Lot Overview
Region: Sonoma Valley
Vintage: 2024
Blend: 84% Cabernet Sauvignon, 10% Malbec, 6% Cabernet Franc
Perplexity Original Source Guess: Ledson
Wine Berserkers Guess:
Alcohol: Not specified
Oak Aging: ~50–60% new French oak
Cam Price: $14.08 ($169/case)
Retail Estimate: Well over $100/bottle (underlying program)
Drink Window: 2026–2034 (my call)
Cameron’s Release Notes
“Mind-blowingly delicious, well-over $100+/bottle, Estate-grown Cabernet Sauvignon for just $169/case? Yup.”
“BOOM BOOM juice…just trust me on this one.”
WINE FUTURE BOTTLING MARCH FOR APRIL SHIPPING
Folks, it’s go time!
Mind-blowingly delicious, well-over $100+/bottle, Estate-grown
Cabernet Sauvignon for just $169/case? Yup.
Damn, if I am not tempted to just keep all of this for myself!
Don’t miss this folks, you will regret it.
BOOM BOOM juice…just trust me on this one.
Tasting Notes
Well-over $100+ Estate-grown Cabernet Sauvignon for just $169/case?
Folks, this is a don’t miss…BOOM BOOM juice for sure…just trust me on this one.
Sourced from a no-expense-spared program in the heart of the Sonoma Valley, this is an absolutely spectacular Cabernet Sauvignon from what is likely the best vintage in decades for Sonoma Valley Cab from one of the best producers in Sonoma Valley (which is typically cooler than Napa Valley so it handled the warmth of 2024 better). And my apologies up front, folks, that’s all I can say about that…
Like I said, just trust me on this one folks, this is a don’t miss for Cabernet-lovers!
Beautifully extracted, inky and opaque, almost squid ink black but not quite. Blackberry jam and cassis are underpinned with notes of creme de mure, coffee grounds and sandalwood from nicely integrated oak. Pretty spices come with air along with a lovely gravel halo. Massive and palate staining but still juicy and fantastically delicious with great structure and huge length. Perfectly balanced with ripe blackberry jam, cassis and vibrant blackcurrant slathered over ample, big-grained tannins and supported with gravelly acidity that delivers a massive, energetic finish that echos with ripe fruit for a good 60 seconds. F*cking fantastic!
100% estate grown
84% Cabernet Sauvignon, 10% Malbec, 6% Cabernet Franc
~50%-60% new French oak
~150 cases available
Bottle Shock Status
✅ Best after late 2025 (future-bottled March for April shipping; adjust once exact dates are known)
Perplexity says
Source Guess: Ledson (most likely), specifically a small carve‑out from a high‑end Sonoma Valley estate Cabernet program in the same tier and style as Ledson’s “Sonoma Valley ‘Estate Vineyard’ Cabernet Sauvignon Reserve.”
How I’m reading the clues
Region and positioning
“Heart of the Sonoma Valley,” 100% estate grown, “no‑expense‑spared program,” and “well over $100+/bottle” all point to a serious estate in Sonoma Valley specifically, not a generic Sonoma County or Sonoma Mountain source.

→ PROBLEM SET:
- A) Decide whether each statement agrees with the wine lot description, answering yes or no and quoting the words that decide it: (i) the blend includes 10% Malbec; (ii) about 300 cases are available; (iii) Sonoma Valley is described as typically warmer than Napa Valley.
- B) Resume the wine lot description from its last sentence.
The records have no connection to the wine lot description.

[Dataset entries]
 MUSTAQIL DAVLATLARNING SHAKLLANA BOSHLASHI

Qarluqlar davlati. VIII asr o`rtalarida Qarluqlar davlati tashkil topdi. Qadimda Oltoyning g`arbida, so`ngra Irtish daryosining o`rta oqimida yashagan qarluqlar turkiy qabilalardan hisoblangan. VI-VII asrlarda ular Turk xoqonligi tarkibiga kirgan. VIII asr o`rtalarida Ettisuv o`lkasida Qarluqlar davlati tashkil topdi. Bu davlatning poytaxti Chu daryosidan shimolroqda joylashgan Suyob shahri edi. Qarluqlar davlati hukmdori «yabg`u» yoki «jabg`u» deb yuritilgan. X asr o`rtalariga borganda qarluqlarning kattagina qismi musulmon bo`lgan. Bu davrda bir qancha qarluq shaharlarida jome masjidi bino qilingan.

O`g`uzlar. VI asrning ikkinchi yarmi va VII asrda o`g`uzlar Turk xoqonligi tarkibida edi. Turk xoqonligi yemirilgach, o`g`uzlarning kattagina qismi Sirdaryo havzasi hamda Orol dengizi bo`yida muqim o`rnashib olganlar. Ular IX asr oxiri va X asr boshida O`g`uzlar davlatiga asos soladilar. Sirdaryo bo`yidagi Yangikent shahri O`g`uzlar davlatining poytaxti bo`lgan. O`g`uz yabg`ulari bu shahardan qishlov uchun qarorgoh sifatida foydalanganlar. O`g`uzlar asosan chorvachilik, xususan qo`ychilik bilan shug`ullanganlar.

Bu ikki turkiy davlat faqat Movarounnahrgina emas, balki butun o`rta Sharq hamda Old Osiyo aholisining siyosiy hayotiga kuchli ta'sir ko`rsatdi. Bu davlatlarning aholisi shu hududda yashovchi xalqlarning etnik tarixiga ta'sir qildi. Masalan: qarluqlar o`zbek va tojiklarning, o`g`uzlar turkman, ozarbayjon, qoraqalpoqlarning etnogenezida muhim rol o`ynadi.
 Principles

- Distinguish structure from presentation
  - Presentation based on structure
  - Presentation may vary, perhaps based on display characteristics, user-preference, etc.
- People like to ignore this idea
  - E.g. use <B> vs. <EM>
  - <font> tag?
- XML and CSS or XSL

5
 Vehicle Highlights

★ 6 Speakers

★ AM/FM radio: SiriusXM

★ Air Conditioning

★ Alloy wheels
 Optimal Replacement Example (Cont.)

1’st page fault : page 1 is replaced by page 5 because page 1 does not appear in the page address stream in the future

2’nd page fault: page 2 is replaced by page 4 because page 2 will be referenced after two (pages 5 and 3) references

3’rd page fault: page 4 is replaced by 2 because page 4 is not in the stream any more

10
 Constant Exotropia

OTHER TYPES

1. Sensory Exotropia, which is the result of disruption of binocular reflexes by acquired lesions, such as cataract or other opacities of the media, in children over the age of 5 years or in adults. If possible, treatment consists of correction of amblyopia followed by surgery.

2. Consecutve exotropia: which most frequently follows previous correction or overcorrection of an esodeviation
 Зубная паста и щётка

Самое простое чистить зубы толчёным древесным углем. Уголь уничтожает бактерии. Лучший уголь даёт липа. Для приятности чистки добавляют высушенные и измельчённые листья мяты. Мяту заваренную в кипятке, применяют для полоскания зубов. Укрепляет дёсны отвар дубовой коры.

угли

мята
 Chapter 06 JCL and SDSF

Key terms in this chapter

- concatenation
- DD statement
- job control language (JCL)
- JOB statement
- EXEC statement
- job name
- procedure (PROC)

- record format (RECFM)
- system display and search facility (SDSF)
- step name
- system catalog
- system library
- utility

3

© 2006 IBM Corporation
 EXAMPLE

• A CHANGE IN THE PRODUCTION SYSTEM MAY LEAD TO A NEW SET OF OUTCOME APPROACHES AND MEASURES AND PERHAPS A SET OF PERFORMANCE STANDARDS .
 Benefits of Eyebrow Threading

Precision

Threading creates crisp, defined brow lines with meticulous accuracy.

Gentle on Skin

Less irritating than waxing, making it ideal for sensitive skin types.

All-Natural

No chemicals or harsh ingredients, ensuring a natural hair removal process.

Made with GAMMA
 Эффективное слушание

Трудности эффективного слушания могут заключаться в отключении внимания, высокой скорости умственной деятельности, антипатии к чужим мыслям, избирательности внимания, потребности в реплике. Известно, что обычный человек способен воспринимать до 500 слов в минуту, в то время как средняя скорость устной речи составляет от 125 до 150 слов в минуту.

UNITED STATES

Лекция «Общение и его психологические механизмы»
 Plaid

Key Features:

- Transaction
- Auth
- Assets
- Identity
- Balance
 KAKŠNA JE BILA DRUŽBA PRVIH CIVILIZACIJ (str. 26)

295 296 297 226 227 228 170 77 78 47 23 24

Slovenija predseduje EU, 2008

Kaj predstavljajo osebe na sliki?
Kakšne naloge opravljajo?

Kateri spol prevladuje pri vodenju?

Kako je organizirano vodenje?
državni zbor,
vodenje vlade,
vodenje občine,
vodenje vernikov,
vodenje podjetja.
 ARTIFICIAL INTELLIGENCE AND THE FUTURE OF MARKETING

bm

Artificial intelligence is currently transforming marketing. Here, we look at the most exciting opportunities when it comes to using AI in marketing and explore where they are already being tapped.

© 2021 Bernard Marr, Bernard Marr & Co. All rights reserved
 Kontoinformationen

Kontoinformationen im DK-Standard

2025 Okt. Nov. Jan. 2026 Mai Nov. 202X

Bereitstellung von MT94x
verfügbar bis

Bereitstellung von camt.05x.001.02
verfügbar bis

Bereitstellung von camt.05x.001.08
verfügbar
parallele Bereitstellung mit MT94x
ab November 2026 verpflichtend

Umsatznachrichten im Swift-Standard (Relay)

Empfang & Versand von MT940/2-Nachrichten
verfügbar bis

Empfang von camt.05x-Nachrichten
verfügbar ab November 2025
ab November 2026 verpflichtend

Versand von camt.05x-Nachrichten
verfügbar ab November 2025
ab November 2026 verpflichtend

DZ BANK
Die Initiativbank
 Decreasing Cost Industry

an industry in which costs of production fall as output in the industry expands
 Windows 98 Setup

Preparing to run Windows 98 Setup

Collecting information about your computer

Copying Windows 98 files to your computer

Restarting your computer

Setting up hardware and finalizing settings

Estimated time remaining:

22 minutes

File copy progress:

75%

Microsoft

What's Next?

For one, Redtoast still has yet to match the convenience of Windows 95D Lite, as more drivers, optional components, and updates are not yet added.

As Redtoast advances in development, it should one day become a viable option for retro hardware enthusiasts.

→ ANSWER LIST:
- A)
(i) Yes: "84% Cabernet Sauvignon, 10% Malbec, 6% Cabernet Franc"
(ii) No: "~150 cases available"
(iii) No: "which is typically cooler than Napa Valley"

- B)
Sonoma County tourism’s own guide lists a cluster of serious Sonoma Valley Cabernet houses (Arrowood, Benziger, BR Cohn, Laurel Glen, Chateau St. Jean, Kenwood, Ty Caton, St. Francis, Sebastiani), but not many of them lead with a $100‑plus flagship estate Cab in current releases; Ledson stands out as one of the prominent estates pushing a very premium “estate vineyard” Sonoma Valley Cab identity.
Price tier and style match
Ledson’s “Sonoma Valley ‘Estate Vineyard’ Cabernet Sauvignon Reserve” is explicitly positioned as an estate Sonoma Valley Cabernet “masterpiece,” with luxury-tier pricing and presentation that align with Cameron’s “well over $100+” program language.
The Lot 64 profile—inky and opaque, super‑extracted, blackberry jam and cassis, serious French oak, massive yet still “fantastically delicious” and polished—fits the kind of plush, high‑impact Reserve style associated with Ledson and similar estates more than the leaner, more classically structured Laurel Glen/Benziger school.
Blend and élevage
84% Cab, 10% Malbec, 6% Cab Franc with ~50–60% new French oak is a modern Bordeaux‑blend recipe used by high‑end Sonoma and Napa estates to build color, mid‑palate density, and aromatic complexity.
Many producers could plausibly run this blend, but it is more typical of premium “reserve” or proprietary estate red bottlings than value or mid‑tier lines, again consistent with a Ledson‑caliber program rather than an everyday Sonoma Cabernet.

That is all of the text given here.